娘が一人居たが、もう結婚して疎遠になってしまっている。両親との折り合いが悪かったせいかもしれない。
どう接してやればよかったのだろうか。
未だに答えが出ていない考えは、よくこの頭に過らせている。
だが反面、正直やっと育児という長い仕事が片付き、安堵している事もまた事実だ。
ようやく自分の為に時間を割けると思っていた。
そんな矢先、夫が倒れた。よくいう更年期障害だった。
入院する事になり、老後の為にとっておいたお金を日々貪りつくしていく。
やむを得なく、何か仕事につかなくてはならなくなった。
だが、もうこの歳だ。さらにこのご時世となると中々雇ってくれない。レジ打ちもやってみたが、なかなか覚えられず、思うように体が動かない。仕事仲間からの視線が痛かった。
結果、精神的に参り、今に至る。
自分が勤務している駅は都心から少し離れていて、人も少なく、給料以外に不満な点はない。
暇なときは人間観察をするのが日課になっている。
朝、毎日飛び込み乗車をする人。毎週水曜日に都会の方のスーパーでセール品をごっそり買う主婦。
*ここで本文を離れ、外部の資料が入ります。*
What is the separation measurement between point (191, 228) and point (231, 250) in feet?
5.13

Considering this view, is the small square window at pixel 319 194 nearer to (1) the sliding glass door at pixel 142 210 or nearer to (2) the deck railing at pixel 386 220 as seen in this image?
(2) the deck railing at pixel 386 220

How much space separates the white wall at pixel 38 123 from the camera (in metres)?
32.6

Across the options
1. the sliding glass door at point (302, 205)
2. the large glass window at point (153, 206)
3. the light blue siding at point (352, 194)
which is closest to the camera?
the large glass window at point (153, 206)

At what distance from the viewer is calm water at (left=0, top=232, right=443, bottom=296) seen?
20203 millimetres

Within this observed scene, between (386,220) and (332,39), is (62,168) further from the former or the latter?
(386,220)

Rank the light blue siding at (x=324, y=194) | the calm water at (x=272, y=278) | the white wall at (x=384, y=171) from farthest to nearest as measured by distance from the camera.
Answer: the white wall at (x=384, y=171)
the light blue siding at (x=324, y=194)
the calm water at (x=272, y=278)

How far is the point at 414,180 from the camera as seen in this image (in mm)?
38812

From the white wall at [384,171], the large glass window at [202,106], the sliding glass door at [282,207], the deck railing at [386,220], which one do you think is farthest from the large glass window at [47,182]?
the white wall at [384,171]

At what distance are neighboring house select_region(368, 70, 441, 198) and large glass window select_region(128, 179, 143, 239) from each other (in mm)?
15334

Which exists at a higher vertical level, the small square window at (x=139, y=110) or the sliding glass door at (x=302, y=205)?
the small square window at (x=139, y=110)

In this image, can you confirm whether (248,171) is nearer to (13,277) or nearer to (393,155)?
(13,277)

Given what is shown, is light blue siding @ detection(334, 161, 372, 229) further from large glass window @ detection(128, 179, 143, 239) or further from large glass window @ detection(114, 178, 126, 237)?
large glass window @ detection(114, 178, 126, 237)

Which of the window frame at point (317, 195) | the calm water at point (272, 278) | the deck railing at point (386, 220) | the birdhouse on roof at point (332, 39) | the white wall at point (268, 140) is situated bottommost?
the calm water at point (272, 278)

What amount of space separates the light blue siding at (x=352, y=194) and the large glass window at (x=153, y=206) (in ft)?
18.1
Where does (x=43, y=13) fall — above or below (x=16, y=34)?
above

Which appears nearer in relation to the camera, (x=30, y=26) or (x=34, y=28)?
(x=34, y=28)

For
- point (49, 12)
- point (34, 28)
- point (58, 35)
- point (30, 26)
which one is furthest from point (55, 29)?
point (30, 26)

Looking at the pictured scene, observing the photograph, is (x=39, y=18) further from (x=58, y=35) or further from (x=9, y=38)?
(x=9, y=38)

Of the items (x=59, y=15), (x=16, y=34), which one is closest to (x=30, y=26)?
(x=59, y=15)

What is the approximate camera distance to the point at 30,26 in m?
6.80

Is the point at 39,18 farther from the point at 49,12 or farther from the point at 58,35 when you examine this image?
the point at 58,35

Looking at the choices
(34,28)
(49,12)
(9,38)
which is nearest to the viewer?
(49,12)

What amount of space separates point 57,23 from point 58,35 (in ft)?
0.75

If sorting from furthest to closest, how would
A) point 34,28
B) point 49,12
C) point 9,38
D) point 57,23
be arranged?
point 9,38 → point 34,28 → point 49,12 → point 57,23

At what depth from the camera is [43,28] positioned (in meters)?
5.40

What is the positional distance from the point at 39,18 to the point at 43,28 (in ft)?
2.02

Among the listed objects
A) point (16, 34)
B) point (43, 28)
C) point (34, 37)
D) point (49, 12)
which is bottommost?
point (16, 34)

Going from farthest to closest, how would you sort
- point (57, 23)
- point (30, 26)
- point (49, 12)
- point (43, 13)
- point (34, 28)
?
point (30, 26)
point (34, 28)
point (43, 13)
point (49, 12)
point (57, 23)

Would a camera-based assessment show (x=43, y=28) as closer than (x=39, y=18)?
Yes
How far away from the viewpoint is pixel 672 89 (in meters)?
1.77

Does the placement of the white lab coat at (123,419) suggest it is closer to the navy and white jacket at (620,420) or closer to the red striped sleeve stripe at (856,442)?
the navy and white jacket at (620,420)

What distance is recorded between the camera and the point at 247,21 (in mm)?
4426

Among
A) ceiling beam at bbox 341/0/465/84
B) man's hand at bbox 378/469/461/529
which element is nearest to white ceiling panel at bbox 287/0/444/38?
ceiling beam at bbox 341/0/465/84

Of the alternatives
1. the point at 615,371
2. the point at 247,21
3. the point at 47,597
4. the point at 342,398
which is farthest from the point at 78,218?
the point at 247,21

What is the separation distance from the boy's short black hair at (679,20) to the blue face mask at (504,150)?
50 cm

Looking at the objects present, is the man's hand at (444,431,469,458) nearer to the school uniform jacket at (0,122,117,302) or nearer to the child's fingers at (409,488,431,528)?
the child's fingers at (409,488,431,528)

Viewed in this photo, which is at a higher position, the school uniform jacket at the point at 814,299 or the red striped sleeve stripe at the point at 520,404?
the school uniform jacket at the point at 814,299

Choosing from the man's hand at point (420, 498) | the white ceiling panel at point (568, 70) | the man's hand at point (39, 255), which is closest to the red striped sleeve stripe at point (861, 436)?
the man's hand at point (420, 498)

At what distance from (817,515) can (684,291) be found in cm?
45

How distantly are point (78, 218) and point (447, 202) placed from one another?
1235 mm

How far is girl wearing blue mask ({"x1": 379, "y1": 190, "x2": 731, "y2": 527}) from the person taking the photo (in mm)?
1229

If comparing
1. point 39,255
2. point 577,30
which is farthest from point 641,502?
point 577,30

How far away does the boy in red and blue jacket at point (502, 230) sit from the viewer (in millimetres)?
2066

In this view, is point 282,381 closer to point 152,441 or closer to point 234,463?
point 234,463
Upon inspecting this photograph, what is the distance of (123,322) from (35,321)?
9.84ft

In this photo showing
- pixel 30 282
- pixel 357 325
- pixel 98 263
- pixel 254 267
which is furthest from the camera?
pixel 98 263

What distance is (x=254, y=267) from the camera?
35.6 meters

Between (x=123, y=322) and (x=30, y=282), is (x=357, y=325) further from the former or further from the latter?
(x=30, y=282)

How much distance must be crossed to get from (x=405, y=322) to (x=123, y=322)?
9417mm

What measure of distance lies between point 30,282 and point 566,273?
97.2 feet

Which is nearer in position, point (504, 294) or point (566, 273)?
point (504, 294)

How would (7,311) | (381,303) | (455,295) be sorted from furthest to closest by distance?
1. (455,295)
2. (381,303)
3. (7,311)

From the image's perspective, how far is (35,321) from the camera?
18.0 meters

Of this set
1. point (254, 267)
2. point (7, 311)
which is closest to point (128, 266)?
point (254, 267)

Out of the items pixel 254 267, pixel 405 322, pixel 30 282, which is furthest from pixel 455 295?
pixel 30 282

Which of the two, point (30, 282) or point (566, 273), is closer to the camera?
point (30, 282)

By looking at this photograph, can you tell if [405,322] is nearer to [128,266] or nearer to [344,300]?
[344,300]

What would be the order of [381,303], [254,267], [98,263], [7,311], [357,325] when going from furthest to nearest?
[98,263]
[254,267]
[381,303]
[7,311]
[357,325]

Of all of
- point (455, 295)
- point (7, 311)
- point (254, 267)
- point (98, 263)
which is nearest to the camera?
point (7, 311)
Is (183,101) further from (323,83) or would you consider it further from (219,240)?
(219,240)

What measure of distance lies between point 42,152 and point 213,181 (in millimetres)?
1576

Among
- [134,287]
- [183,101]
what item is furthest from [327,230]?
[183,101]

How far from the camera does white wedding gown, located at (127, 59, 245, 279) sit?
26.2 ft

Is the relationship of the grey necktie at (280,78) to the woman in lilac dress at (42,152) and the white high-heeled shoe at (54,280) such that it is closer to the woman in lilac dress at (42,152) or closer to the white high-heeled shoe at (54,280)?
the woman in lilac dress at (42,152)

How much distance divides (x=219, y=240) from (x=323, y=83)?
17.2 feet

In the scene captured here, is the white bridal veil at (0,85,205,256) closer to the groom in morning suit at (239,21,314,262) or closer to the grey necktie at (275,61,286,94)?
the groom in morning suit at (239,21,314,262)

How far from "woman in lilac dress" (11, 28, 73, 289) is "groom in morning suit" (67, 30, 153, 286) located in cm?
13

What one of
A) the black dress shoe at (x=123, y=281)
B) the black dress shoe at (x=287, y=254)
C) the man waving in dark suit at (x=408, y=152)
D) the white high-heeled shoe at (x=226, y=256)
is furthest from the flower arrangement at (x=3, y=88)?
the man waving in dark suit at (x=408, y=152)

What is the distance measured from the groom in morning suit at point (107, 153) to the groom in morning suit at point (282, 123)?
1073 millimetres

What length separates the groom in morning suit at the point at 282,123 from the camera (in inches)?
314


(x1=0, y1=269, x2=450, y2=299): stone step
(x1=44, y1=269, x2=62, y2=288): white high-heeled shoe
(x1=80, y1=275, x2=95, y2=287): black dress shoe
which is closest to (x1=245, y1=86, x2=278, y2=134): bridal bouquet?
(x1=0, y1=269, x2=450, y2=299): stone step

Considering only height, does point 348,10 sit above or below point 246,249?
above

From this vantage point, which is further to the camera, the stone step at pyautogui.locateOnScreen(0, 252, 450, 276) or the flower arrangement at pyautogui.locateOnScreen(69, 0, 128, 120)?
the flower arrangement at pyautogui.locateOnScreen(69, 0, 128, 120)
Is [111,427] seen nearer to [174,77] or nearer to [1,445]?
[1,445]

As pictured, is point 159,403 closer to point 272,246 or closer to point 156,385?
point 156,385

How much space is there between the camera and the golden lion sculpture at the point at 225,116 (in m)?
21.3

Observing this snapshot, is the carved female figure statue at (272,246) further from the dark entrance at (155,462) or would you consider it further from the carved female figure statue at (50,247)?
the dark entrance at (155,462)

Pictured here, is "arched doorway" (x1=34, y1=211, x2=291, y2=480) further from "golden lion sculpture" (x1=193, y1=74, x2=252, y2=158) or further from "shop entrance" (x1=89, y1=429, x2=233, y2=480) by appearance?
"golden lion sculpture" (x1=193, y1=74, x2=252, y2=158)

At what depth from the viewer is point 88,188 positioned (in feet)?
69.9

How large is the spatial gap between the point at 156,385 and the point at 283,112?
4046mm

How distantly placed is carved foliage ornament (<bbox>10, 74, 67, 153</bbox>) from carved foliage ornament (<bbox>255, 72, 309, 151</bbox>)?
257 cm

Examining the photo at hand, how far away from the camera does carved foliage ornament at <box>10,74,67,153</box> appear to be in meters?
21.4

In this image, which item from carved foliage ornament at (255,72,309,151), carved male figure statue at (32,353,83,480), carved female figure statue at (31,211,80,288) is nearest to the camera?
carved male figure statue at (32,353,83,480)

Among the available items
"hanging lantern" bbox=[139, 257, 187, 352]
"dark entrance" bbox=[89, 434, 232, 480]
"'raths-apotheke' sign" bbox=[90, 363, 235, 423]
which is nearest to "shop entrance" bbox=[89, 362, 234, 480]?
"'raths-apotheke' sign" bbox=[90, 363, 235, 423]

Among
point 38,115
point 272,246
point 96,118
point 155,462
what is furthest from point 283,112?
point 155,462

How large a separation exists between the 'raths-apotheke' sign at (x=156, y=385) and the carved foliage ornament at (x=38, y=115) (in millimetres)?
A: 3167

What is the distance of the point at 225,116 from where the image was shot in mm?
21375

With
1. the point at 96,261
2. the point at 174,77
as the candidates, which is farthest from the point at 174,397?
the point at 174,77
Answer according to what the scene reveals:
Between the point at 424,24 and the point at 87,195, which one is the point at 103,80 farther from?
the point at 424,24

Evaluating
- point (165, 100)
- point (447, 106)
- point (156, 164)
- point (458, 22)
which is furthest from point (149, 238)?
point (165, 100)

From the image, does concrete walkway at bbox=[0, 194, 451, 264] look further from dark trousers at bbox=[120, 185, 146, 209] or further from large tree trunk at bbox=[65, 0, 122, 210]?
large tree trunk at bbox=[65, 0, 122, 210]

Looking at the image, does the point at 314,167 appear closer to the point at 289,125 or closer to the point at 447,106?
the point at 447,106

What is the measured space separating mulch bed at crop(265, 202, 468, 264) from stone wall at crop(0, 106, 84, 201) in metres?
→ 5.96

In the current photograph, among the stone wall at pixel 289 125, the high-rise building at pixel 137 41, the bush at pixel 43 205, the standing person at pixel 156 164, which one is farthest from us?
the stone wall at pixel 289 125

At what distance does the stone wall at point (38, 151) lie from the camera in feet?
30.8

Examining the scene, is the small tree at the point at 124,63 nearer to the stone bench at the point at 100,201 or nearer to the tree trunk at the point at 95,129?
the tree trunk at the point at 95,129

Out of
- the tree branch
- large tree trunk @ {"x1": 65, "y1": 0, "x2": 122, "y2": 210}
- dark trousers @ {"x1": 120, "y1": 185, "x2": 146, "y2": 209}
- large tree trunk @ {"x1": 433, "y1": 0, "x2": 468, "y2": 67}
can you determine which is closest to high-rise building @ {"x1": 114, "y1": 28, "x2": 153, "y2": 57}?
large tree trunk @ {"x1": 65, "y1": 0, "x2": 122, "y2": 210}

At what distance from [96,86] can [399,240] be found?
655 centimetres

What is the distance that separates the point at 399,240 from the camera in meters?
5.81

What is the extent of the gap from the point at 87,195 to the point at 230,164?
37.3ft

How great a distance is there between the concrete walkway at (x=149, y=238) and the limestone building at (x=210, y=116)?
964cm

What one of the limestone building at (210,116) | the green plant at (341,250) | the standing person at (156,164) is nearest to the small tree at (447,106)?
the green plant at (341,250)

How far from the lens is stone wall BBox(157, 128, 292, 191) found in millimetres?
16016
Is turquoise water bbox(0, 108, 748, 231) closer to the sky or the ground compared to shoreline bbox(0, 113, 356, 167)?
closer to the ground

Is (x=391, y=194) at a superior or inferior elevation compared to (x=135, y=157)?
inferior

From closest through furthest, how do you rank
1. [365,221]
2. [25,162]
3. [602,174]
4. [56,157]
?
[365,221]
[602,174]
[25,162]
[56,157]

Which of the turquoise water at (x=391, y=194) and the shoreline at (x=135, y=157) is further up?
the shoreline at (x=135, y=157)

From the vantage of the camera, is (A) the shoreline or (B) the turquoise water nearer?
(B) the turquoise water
話したことはないが、自分の中では長い付き合いの友人だと感じている。
細やかなものではあるが、彼女はそれなりに楽しみを感じ始めている時期だった。
しかし、ある事をきっかけに彼女は人間恐怖症に陥り、自室に閉じ籠りブツブツと独り言を言っては、殺して。と泣きながら過ごす毎日。
仕事など出来るわけもなく、娘が毎月仕送り金をくれてはいるものの、彼女自身の生活は悲惨だ。
今は缶詰が主食になっている。
あの日、何があったか聞いても彼女は答えない。ただ『自分のせいよ。早く殺して。』と繰り返すばかり。
カメラも肝心なところが死角になっており、未だ謎に包まれたままにある。
その事件から半年後、彼女は栄養失調で亡くなった。